**Requirements:** Only the lines starting at the one that contains "As shown in" and running to the end should be repeated, exactly as written.

**Material provided:**
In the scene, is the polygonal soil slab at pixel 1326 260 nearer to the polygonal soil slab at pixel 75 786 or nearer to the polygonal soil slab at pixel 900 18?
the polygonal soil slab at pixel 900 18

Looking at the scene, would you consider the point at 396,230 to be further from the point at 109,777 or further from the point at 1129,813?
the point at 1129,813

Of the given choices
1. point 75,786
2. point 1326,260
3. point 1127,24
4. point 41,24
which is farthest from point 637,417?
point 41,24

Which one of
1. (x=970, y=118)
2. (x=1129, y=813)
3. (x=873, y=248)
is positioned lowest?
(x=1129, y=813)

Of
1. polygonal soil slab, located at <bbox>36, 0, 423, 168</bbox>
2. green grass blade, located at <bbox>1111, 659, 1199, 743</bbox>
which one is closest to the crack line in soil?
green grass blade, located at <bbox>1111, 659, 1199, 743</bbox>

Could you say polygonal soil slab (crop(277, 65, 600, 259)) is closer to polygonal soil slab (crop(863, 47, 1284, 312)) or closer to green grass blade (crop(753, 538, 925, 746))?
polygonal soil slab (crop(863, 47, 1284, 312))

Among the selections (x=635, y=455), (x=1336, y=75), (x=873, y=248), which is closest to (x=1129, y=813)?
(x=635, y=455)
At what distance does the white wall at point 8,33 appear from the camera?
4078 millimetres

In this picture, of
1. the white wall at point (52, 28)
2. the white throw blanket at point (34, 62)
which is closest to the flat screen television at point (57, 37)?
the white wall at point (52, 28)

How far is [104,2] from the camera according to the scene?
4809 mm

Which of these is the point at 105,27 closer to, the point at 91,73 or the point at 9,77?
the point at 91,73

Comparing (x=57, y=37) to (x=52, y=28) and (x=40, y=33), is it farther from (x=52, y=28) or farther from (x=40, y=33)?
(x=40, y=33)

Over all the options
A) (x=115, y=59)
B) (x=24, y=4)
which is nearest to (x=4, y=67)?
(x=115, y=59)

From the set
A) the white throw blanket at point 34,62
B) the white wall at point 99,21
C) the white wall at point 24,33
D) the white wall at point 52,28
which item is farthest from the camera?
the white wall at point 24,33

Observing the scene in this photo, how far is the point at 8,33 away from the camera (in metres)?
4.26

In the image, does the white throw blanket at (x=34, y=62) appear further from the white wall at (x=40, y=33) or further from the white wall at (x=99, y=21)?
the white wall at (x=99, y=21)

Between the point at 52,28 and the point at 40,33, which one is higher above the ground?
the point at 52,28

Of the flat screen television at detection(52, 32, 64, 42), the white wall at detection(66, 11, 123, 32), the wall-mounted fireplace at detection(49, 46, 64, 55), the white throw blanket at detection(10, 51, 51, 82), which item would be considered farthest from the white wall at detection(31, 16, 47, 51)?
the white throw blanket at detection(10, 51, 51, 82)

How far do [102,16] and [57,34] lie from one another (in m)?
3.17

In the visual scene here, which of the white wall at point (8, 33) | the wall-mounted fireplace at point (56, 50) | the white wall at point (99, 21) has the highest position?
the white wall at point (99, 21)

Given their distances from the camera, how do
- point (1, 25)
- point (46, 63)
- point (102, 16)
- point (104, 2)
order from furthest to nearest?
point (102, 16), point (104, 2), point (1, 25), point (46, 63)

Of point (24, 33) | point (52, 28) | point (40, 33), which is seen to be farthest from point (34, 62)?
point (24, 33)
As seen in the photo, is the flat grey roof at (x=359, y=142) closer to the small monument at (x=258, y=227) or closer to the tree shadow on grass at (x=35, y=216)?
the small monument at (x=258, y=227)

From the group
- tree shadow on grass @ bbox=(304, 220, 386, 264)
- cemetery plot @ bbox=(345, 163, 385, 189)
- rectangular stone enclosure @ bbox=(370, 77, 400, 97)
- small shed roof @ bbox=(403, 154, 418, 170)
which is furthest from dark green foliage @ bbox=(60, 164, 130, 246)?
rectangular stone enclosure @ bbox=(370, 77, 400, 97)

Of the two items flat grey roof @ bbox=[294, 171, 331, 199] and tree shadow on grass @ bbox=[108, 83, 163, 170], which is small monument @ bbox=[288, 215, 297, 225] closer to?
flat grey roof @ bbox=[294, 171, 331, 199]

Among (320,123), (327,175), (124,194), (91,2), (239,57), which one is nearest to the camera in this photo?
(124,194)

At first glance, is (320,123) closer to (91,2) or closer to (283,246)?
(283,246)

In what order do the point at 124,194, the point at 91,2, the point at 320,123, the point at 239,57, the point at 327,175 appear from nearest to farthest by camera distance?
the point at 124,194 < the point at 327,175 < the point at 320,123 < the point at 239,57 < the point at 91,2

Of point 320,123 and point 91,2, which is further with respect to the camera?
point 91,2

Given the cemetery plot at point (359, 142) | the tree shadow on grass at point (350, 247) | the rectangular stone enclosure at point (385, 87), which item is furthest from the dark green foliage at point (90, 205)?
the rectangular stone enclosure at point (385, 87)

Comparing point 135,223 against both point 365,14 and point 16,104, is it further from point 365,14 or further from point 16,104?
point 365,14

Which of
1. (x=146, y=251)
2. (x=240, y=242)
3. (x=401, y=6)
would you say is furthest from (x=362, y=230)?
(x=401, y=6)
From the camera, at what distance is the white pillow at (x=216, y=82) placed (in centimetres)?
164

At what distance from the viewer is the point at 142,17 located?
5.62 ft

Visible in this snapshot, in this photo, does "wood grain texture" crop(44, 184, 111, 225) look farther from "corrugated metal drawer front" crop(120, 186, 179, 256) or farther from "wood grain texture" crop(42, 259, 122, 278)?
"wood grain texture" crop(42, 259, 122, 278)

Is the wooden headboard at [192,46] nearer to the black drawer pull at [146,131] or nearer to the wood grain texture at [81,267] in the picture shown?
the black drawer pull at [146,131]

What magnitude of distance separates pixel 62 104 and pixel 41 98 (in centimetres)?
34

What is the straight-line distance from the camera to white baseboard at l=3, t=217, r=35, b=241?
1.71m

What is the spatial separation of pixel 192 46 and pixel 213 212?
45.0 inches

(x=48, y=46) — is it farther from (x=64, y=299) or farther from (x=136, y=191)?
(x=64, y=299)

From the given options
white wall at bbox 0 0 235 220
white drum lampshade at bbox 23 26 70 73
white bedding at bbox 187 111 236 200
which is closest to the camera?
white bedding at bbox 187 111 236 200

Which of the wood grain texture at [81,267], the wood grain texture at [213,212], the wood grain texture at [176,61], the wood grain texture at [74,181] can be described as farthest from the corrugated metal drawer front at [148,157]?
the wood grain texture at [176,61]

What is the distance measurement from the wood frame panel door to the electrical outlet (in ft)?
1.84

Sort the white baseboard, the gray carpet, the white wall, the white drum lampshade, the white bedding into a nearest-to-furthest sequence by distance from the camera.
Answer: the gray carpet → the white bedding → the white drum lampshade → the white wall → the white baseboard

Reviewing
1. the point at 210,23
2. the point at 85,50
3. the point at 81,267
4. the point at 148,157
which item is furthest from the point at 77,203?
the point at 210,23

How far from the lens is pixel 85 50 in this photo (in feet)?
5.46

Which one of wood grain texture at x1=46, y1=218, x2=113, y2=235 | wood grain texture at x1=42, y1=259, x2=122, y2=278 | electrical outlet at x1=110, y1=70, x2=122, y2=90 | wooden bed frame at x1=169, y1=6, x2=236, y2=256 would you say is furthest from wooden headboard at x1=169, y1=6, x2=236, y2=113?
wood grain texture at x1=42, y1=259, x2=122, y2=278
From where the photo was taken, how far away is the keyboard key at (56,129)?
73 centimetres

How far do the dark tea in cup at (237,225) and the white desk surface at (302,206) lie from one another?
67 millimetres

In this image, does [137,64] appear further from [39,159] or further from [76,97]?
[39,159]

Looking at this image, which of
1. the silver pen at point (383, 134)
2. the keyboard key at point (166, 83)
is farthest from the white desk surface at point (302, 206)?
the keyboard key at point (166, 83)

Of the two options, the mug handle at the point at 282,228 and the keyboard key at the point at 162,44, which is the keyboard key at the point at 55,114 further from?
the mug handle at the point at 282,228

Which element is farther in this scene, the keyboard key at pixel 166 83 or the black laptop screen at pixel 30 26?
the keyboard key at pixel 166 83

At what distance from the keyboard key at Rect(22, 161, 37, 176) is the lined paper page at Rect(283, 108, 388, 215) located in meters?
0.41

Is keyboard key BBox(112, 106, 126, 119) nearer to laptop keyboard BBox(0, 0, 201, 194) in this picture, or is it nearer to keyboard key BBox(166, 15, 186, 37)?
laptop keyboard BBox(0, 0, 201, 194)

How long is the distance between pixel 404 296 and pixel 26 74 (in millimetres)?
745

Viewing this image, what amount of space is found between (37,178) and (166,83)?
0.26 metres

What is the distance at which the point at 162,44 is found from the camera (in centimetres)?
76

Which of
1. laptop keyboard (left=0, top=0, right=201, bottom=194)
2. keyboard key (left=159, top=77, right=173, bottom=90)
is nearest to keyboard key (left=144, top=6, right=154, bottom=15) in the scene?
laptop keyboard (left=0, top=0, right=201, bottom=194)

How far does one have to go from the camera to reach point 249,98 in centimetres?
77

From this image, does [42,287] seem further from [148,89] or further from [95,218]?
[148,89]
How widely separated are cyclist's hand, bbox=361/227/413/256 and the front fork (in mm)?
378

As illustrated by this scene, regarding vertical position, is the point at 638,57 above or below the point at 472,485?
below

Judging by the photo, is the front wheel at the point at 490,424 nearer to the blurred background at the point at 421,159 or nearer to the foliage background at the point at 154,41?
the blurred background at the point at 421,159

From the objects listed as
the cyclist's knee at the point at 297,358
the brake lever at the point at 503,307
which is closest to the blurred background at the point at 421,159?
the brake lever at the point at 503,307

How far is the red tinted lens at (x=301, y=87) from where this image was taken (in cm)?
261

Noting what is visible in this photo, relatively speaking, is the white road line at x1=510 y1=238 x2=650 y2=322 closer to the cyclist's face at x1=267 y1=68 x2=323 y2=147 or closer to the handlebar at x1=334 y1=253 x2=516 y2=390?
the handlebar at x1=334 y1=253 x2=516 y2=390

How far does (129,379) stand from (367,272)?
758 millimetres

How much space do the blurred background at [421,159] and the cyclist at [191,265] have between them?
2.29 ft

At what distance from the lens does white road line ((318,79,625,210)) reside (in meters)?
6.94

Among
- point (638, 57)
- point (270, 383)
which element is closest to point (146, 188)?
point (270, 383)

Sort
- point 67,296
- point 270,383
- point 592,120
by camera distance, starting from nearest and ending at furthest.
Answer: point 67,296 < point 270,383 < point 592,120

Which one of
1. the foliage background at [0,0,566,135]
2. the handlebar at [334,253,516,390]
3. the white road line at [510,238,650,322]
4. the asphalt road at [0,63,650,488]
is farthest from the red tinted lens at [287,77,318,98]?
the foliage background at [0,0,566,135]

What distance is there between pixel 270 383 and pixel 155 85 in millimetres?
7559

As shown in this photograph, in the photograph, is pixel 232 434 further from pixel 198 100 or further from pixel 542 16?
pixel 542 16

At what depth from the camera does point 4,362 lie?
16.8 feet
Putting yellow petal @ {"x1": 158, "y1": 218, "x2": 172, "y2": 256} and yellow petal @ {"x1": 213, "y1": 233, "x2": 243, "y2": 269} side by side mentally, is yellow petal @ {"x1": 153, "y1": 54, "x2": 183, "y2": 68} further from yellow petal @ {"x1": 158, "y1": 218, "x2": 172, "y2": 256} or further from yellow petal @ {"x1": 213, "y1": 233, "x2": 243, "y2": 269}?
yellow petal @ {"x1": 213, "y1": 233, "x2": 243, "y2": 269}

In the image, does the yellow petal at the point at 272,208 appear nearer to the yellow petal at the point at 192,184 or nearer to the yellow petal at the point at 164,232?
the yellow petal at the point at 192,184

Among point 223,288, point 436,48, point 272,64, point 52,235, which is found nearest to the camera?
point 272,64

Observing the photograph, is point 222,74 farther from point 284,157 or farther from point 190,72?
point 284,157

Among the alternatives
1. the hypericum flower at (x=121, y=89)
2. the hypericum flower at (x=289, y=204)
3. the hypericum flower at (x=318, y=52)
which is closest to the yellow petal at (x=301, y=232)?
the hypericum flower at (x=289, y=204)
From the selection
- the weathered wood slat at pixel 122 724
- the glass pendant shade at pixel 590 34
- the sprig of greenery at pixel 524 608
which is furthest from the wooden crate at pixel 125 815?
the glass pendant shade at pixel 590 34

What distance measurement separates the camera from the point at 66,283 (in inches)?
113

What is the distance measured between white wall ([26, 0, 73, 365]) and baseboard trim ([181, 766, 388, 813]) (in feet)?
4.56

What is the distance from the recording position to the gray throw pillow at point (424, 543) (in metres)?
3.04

**Solved exercise:**
As shown in this photograph, in the photograph, is pixel 232 434 further from pixel 198 100 or further from pixel 542 16?
pixel 542 16

At what depth from the camera does point 4,362 lie?
16.8 feet
Putting yellow petal @ {"x1": 158, "y1": 218, "x2": 172, "y2": 256} and yellow petal @ {"x1": 213, "y1": 233, "x2": 243, "y2": 269} side by side mentally, is yellow petal @ {"x1": 153, "y1": 54, "x2": 183, "y2": 68} further from yellow petal @ {"x1": 158, "y1": 218, "x2": 172, "y2": 256} or further from yellow petal @ {"x1": 213, "y1": 233, "x2": 243, "y2": 269}?
yellow petal @ {"x1": 213, "y1": 233, "x2": 243, "y2": 269}

In the image, does the yellow petal at the point at 272,208 appear nearer to the yellow petal at the point at 192,184 or nearer to the yellow petal at the point at 164,232?
the yellow petal at the point at 192,184

Among point 223,288, point 436,48, point 272,64, point 52,235, which is found nearest to the camera?
point 272,64

Observing the photograph, is point 222,74 farther from point 284,157 or farther from point 190,72?
point 284,157

Among the alternatives
1. the hypericum flower at (x=121, y=89)
2. the hypericum flower at (x=289, y=204)
3. the hypericum flower at (x=318, y=52)
which is closest to the yellow petal at (x=301, y=232)?
the hypericum flower at (x=289, y=204)
From the selection
- the weathered wood slat at pixel 122 724
- the glass pendant shade at pixel 590 34
- the sprig of greenery at pixel 524 608
which is furthest from the wooden crate at pixel 125 815?
the glass pendant shade at pixel 590 34

What distance measurement separates the camera from the point at 66,283 (in inches)?
113

What is the distance measured between white wall ([26, 0, 73, 365]) and baseboard trim ([181, 766, 388, 813]) (in feet)?
4.56

What is the distance from the recording position to the gray throw pillow at point (424, 543) (in metres)?
3.04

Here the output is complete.